Ma quello è un consorzio sul quale più volte si sono posati gli occhi degli inquirenti, in particolare del prefetto di Reggio Emilia Antonella De Miro, che ha bloccato vari subappalti affidati alla ditta di proprietà dei fratelli Francesco e Raffaele Todaro, quest'ultimo genero del boss della 'ndrangheta Antonio Dragone, ucciso nel 2004 nella faida con la 'ndrina dei Grande-Aracri.
Proprio a Dragone, capobastone dell'omonima 'ndrina, si deve la creazione della locale dell'area modenese-piacentina, creata durante il soggiorno obbligatorio a Quattro Castella, vicino Reggio Emilia.

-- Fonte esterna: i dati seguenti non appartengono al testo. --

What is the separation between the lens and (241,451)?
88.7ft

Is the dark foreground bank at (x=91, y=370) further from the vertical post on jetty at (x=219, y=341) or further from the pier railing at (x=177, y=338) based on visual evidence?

Per tale parentela (acquisita), Raffaele Todaro – che del consorzio è il procuratore – ha affermato di essere discriminato, anche se gli inquirenti raccontano una storia un po' diversa. «Siamo fortemente preoccupati che una ditta rappresentata dalla famiglia Todaro, originaria di Cutro in provincia di Crotone e che nel 2010 ha ricevuto le interdittive antimafia dal prefetto di Reggio Emilia, dal Tar e la scorsa settimana anche dal Consiglio di Stato, abbia potuto aggiudicarsi un appalto a Garda», spiegano i consiglieri d'opposizione al Corriere del Veneto. «Ci sono costruzioni dove girano milioni di euro in un momento di forte crisi, che ci sembrano molto sospette», evidenzia la capogruppo Anna Codognola, «Ci chiediamo da dove arrivino tutti quei soldi per costruire case lasciate poi vuote o sfitte e attività commerciali che sul lago sono dirette da tanti personaggi del Sud Italia. Da nostre informazioni, un intero paese in provincia di Cosenza, Acri, sta per trasferirsi sul lago di Garda: per fare i turisti? Non crediamo proprio».
Dal Comune, intanto, spiegano che tutte le carte sono in regola. Quelle antimafia comprese. Al di là delle dichiarazioni – evidentemente poco al passo con le ultime inchieste giudiziarie e giornalistiche – dell'opposizione comunque, chiedersi come una ditta possa essere interdetta in Emilia e lavorare in Veneto, comunque, diventa una domanda a cui trovare risposta nel più breve tempo possibile.